七つの海を渡り、空の国を旅し、地獄巡りをした日々もあった。なんなら最初の村から出るのに徒歩で二週間かかった。あれでちょっと心折れた。なんで主人公の生まれた村が政令指定都市なんだよふざけんなよ。勇者がシティボーイっておかしいだろ。
だがそんな旅も今日まで。今日俺はここでラスボスを倒してこのゲームをクリアした世界初のプレーヤーになるんだ。
さあ、最終決戦だ。
こいつがラスボスか…………なるほど、麓の村で長老が話していた通りだ。俺が今まで倒してきたボス達の特徴を身にまとっている。
まず二つに別れた頭、あれは2年前に倒した双頭龍の特徴と同じだ。更に左腕、あれは最初のダンジョンのボスのゴーレムか。懐かしいな。
膝から下は南半球のボス、カンゴールの足と瓜二つ。あいつめっちゃジャンプするんよな。更にくちばしはワコクの洞窟で戦った鬼朱雀。右目は砂漠の大蛇ホワイトスネークとざっと見ただけでも俺が倒してきた60以上のボスの特徴を持っている。まさにこのゲームの集大成ってわけか。
『ラスボスの攻撃!カイトは盾でガードした!』
ぐおっ!!!!
さすがラスボス。体に似合わず動きが素早いな。この動きはさながら森の人神セナミュートと言ったところか。
ぐぐぐぐぐぐ……力も強いな……だがこのパワーは体験したことがある……力の魔人ドリエスと同じだ…………なら負けない!!!うおおおおおおおお!!
『カイトの攻撃!しかし跳ね返された!』
くそっ!鎧が硬い!!!あの海の王者タートルレイドの甲羅並みの硬さだ!!
仕方がない……出し惜しみしてはいられない……あの技を使うか…………エネルギーを右拳の一点にのみ集中して繰り出す音速の正拳突き。この突きであいつの鎧を壊す!

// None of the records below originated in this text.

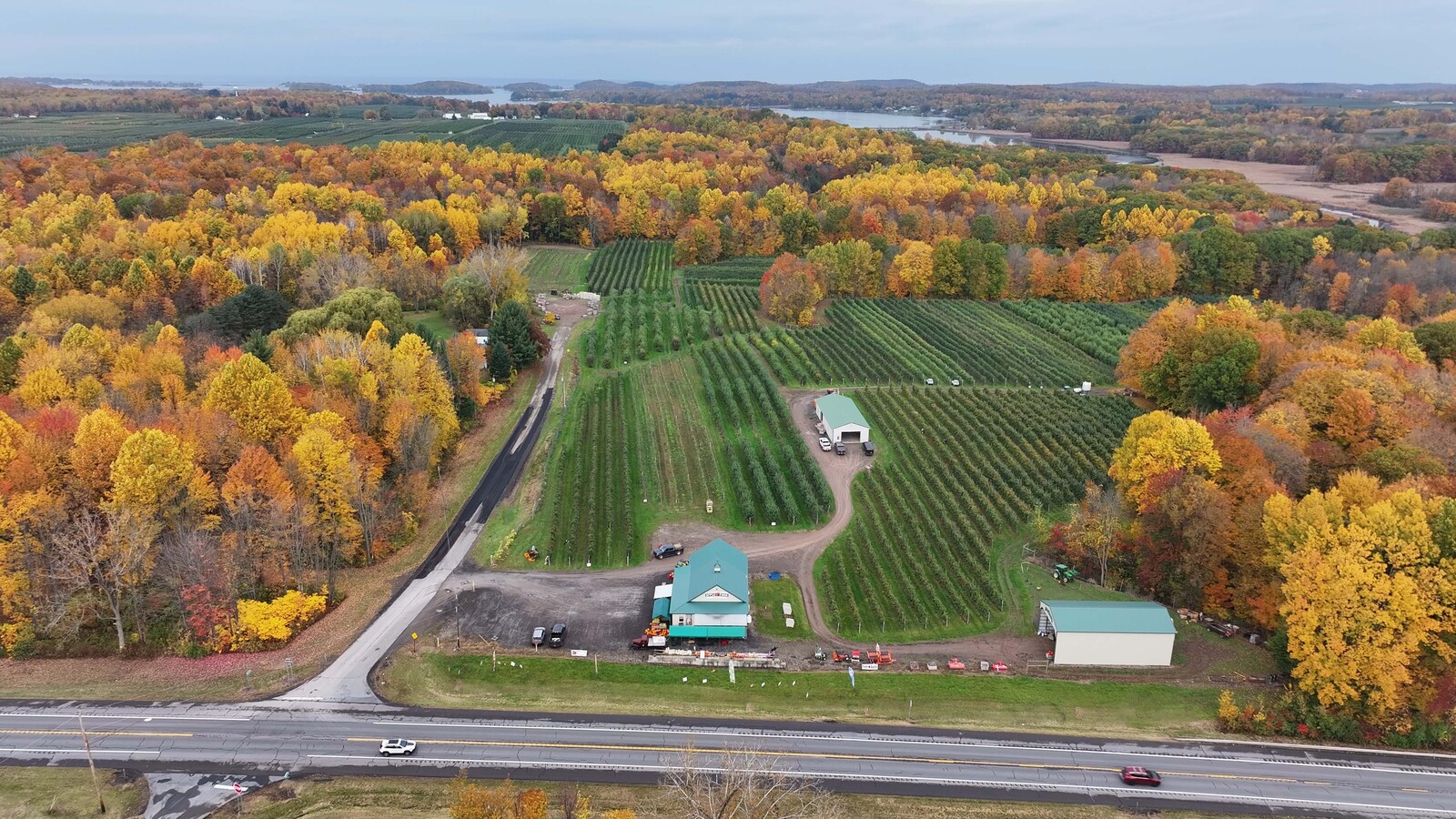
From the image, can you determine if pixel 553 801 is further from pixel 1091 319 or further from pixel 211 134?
pixel 211 134

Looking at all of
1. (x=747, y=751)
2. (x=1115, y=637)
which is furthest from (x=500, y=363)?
(x=1115, y=637)

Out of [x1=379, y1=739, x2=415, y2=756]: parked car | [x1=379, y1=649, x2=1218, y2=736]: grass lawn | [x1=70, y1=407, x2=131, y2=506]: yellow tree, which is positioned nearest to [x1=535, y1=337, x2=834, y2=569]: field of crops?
[x1=379, y1=649, x2=1218, y2=736]: grass lawn

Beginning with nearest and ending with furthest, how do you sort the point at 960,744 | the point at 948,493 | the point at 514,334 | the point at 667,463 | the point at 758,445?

見ていてください剛気師匠……師匠直伝のこの突き……3年以上修行して習得したこの正拳突きで俺が世界を救います…………。
うおおおおおおおおおおおおお!セイヤッ!!!
『カイトの正拳突き!ラスボスの鎧が砕けた!』
よしやったぞ!!いけるもんだ!!このままの勢いで勝てるかも……!
(バカモン……!お前はそうやって調子に乗って油断しとる時が一番危ないんじゃ!)
ハッ!
『ラスボスの攻撃!カイトは間一髪かわした!』
危なかった……おじい先生のあの言葉が脳裏によぎらなかったら俺は死んでいたかもしれない…………。
ありがとうございますおじい先生。俺、おじい先生から習った剣術でこのボスを倒してみせます。
おじい先生あの世で元気にしてるかな……俺もう先生には一本取られませんよ。
よし!おじい剣術一番弟子の実力思い知らせてやる!うおおおおおおおお!
『カイトの攻撃!ラスボスは怯んだ!』
(……敵に隙を見せんじゃねえ。敵が怯んだら殺すまで手を緩めるな……じゃねえとここでは生きてけねえぞ。覚えとけボウズ)
ハッ!これはスクエア街の裏路地のお頭ダムさんの言葉!お頭!俺やります!
うおおおおおおおおおおお!
『カイトの連続攻撃!』
(筋はいい……だがあなたは決め手に欠ける……何か一つ、自分だけの必殺技を持つといいでしょう)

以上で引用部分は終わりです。